** START OF MATERIAL FOR THIS TASK **

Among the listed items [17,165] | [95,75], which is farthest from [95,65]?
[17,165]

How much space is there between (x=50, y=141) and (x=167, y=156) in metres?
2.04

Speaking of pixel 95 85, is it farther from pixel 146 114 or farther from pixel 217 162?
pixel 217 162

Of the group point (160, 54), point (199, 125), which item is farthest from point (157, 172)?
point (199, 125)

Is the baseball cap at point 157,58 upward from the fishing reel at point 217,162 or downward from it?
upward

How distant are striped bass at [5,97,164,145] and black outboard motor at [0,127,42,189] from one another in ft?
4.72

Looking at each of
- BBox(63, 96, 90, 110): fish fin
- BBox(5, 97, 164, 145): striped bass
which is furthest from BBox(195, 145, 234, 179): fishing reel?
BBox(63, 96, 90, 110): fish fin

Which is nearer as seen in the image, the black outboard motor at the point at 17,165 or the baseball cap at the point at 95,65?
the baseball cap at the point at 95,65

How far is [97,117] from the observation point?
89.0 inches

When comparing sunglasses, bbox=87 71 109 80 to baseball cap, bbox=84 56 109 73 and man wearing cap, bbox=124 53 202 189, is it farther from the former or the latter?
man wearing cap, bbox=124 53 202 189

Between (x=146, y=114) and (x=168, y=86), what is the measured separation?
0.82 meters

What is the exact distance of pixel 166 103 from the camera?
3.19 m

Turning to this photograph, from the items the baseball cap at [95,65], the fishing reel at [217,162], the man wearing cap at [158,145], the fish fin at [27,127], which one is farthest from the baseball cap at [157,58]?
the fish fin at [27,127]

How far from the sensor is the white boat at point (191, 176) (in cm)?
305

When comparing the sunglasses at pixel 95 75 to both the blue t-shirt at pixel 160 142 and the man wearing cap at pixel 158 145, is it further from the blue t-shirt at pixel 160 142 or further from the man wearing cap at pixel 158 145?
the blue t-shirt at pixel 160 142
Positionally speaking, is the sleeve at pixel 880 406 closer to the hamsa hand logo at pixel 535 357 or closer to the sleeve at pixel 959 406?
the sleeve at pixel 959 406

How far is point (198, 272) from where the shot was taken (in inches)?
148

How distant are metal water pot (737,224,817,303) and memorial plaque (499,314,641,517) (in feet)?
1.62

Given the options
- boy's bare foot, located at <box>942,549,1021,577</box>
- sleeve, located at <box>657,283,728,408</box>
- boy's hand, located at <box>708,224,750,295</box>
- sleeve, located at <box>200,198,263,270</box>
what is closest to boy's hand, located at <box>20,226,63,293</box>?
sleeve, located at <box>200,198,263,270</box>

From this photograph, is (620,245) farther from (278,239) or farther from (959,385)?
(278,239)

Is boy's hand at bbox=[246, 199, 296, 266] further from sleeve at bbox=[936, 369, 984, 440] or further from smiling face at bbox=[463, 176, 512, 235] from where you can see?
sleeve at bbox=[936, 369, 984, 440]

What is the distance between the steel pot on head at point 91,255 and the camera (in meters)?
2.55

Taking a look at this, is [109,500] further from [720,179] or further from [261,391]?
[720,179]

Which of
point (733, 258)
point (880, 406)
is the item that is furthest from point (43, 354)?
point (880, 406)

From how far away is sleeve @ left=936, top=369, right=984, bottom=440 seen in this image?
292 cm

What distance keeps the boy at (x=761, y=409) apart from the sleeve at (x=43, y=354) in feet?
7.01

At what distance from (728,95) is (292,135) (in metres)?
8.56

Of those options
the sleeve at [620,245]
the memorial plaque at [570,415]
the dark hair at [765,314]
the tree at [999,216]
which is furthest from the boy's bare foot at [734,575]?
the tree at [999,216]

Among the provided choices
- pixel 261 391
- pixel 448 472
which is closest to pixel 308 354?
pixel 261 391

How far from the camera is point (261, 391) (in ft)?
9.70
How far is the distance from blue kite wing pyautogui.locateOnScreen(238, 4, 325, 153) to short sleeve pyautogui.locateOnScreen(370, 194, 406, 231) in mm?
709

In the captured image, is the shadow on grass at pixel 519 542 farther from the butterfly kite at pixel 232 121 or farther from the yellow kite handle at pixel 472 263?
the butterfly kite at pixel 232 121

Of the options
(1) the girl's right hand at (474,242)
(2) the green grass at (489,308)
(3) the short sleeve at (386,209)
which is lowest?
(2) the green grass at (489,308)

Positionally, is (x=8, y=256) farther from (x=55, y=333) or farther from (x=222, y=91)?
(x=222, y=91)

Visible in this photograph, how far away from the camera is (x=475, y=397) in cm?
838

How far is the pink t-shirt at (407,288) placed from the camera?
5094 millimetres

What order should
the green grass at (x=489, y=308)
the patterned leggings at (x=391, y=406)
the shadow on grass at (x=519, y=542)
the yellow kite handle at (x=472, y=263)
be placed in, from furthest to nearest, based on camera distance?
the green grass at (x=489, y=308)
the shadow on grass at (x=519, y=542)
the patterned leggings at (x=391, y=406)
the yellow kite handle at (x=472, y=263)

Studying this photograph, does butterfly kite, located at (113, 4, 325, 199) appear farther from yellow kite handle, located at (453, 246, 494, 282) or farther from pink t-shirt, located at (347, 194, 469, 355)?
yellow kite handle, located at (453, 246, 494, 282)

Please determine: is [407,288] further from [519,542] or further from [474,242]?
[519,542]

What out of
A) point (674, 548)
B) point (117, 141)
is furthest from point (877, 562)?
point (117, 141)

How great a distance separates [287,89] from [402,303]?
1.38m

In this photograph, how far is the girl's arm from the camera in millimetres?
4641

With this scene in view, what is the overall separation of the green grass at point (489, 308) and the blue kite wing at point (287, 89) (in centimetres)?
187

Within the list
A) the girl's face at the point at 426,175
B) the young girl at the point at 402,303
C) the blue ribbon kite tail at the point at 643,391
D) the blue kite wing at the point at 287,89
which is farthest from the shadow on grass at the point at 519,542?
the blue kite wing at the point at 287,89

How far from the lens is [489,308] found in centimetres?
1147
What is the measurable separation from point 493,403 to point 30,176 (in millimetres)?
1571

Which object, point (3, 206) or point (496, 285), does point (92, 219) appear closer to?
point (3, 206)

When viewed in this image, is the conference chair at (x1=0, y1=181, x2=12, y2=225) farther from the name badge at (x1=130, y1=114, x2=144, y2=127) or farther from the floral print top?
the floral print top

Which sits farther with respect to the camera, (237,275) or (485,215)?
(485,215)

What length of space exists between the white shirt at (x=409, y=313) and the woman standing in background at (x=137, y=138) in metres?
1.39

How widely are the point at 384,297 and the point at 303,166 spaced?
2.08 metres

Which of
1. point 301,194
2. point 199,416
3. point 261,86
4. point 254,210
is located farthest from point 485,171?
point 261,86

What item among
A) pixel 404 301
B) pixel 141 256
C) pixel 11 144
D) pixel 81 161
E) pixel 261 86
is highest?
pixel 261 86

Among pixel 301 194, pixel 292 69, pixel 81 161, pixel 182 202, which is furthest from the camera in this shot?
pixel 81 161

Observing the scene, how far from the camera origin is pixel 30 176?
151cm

** END OF MATERIAL FOR THIS TASK **

__WHAT THE TASK ASKS__: Rewrite every entry above, changing each instance of "farthest" to "most distant" and keeping everything else as it is.

__SOLUTION TO THE PROBLEM__:
Among the listed items [17,165] | [95,75], which is most distant from [95,65]?
[17,165]

How much space is there between (x=50, y=141) and (x=167, y=156) in metres?
2.04

Speaking of pixel 95 85, is it farther from pixel 146 114 or farther from pixel 217 162?
pixel 217 162

Of the group point (160, 54), point (199, 125), which item is most distant from point (157, 172)?
point (199, 125)

Is the baseball cap at point 157,58 upward from the fishing reel at point 217,162 or downward from it?
upward

How distant are striped bass at [5,97,164,145] and black outboard motor at [0,127,42,189] from one another in ft?
4.72

Looking at each of
- BBox(63, 96, 90, 110): fish fin
- BBox(5, 97, 164, 145): striped bass
which is furthest from BBox(195, 145, 234, 179): fishing reel?
BBox(63, 96, 90, 110): fish fin

Which is nearer as seen in the image, the black outboard motor at the point at 17,165 or the baseball cap at the point at 95,65?
the baseball cap at the point at 95,65

How far is [97,117] from the observation point?
89.0 inches

When comparing sunglasses, bbox=87 71 109 80 to baseball cap, bbox=84 56 109 73 and man wearing cap, bbox=124 53 202 189, is it farther from the former or the latter?
man wearing cap, bbox=124 53 202 189

Between (x=146, y=114) and (x=168, y=86), what is the measured separation?
0.82 meters

What is the exact distance of pixel 166 103 from the camera?
3.19 m

Turning to this photograph, from the items the baseball cap at [95,65], the fishing reel at [217,162], the man wearing cap at [158,145], the fish fin at [27,127], which one is most distant from the baseball cap at [157,58]?
the fish fin at [27,127]

How far from the sensor is the white boat at point (191, 176) (in cm)?
305

When comparing the sunglasses at pixel 95 75 to both the blue t-shirt at pixel 160 142 and the man wearing cap at pixel 158 145, is it further from the blue t-shirt at pixel 160 142 or further from the man wearing cap at pixel 158 145?
the blue t-shirt at pixel 160 142
Positionally speaking, is the sleeve at pixel 880 406 closer to the hamsa hand logo at pixel 535 357 or closer to the sleeve at pixel 959 406?
the sleeve at pixel 959 406

How far is point (198, 272) from where the shot was taken (in inches)?
148

How distant are metal water pot (737,224,817,303) and memorial plaque (499,314,641,517) (in feet)?
1.62

Given the options
- boy's bare foot, located at <box>942,549,1021,577</box>
- sleeve, located at <box>657,283,728,408</box>
- boy's hand, located at <box>708,224,750,295</box>
- sleeve, located at <box>200,198,263,270</box>
what is closest to boy's hand, located at <box>20,226,63,293</box>?
sleeve, located at <box>200,198,263,270</box>

From this photograph, is (620,245) farther from (278,239) or farther from (959,385)?
(278,239)

Is boy's hand at bbox=[246, 199, 296, 266] further from sleeve at bbox=[936, 369, 984, 440] or further from smiling face at bbox=[463, 176, 512, 235] from where you can see?
sleeve at bbox=[936, 369, 984, 440]

What is the distance between the steel pot on head at point 91,255 and the camera (in meters)?
2.55

Taking a look at this, is [109,500] further from [720,179] or further from [261,391]?
[720,179]

Which of
point (733, 258)
point (880, 406)
is the item that is furthest from point (43, 354)?
point (880, 406)

From how far away is sleeve @ left=936, top=369, right=984, bottom=440 seen in this image?
292 cm

What distance keeps the boy at (x=761, y=409) apart from the sleeve at (x=43, y=354) in feet?
7.01

At what distance from (728,95) is (292,135) (in metres)?
8.56

Of those options
the sleeve at [620,245]
the memorial plaque at [570,415]
the dark hair at [765,314]
the tree at [999,216]
which is furthest from the boy's bare foot at [734,575]?
the tree at [999,216]

Among the provided choices
- pixel 261 391
- pixel 448 472
which is closest to pixel 308 354?
pixel 261 391

How far from the camera is point (261, 391) (in ft)?
9.70
How far is the distance from blue kite wing pyautogui.locateOnScreen(238, 4, 325, 153) to short sleeve pyautogui.locateOnScreen(370, 194, 406, 231) in mm?
709

In the captured image, is the shadow on grass at pixel 519 542 farther from the butterfly kite at pixel 232 121 or farther from the yellow kite handle at pixel 472 263?
the butterfly kite at pixel 232 121

Of the options
(1) the girl's right hand at (474,242)
(2) the green grass at (489,308)
(3) the short sleeve at (386,209)
which is lowest?
(2) the green grass at (489,308)

Positionally, is (x=8, y=256) farther from (x=55, y=333) or farther from (x=222, y=91)?
(x=222, y=91)

Visible in this photograph, how far away from the camera is (x=475, y=397) in cm?
838

How far is the pink t-shirt at (407,288) placed from the camera?
5094 millimetres

What order should
the green grass at (x=489, y=308)
the patterned leggings at (x=391, y=406)
the shadow on grass at (x=519, y=542)
the yellow kite handle at (x=472, y=263)
be placed in, from furthest to nearest, based on camera distance?
the green grass at (x=489, y=308)
the shadow on grass at (x=519, y=542)
the patterned leggings at (x=391, y=406)
the yellow kite handle at (x=472, y=263)

Studying this photograph, does butterfly kite, located at (113, 4, 325, 199) appear farther from yellow kite handle, located at (453, 246, 494, 282) or farther from pink t-shirt, located at (347, 194, 469, 355)?
yellow kite handle, located at (453, 246, 494, 282)

Please determine: is [407,288] further from [519,542] or further from [474,242]?
[519,542]

What out of
A) point (674, 548)
B) point (117, 141)
is furthest from point (877, 562)?
point (117, 141)

How great a distance separates [287,89] from [402,303]?
1.38m

In this photograph, how far is the girl's arm from the camera in millimetres?
4641

With this scene in view, what is the overall separation of the green grass at point (489, 308) and the blue kite wing at point (287, 89) (in centimetres)?
187

Within the list
A) the girl's face at the point at 426,175
B) the young girl at the point at 402,303
C) the blue ribbon kite tail at the point at 643,391
D) the blue kite wing at the point at 287,89
which is most distant from the shadow on grass at the point at 519,542?
the blue kite wing at the point at 287,89

How far from the lens is [489,308] found in centimetres?
1147
What is the measurable separation from point 493,403 to point 30,176 (in millimetres)?
1571

Which object, point (3, 206) or point (496, 285), does point (92, 219) appear closer to?
point (3, 206)

When viewed in this image, is the conference chair at (x1=0, y1=181, x2=12, y2=225) farther from the name badge at (x1=130, y1=114, x2=144, y2=127) or farther from the floral print top?
the floral print top

Which sits farther with respect to the camera, (237,275) or (485,215)?
(485,215)

What length of space exists between the white shirt at (x=409, y=313) and the woman standing in background at (x=137, y=138) in metres?
1.39

How widely are the point at 384,297 and the point at 303,166 spaced?
2.08 metres

Which of
1. point 301,194
2. point 199,416
3. point 261,86
4. point 254,210
is located most distant from point 485,171?
point 261,86

What item among
A) pixel 404 301
B) pixel 141 256
C) pixel 11 144
D) pixel 81 161
E) pixel 261 86
is highest?
pixel 261 86

Among pixel 301 194, pixel 292 69, pixel 81 161, pixel 182 202, which is furthest from the camera in this shot?
pixel 81 161

Observing the scene, how far from the camera origin is pixel 30 176?
151cm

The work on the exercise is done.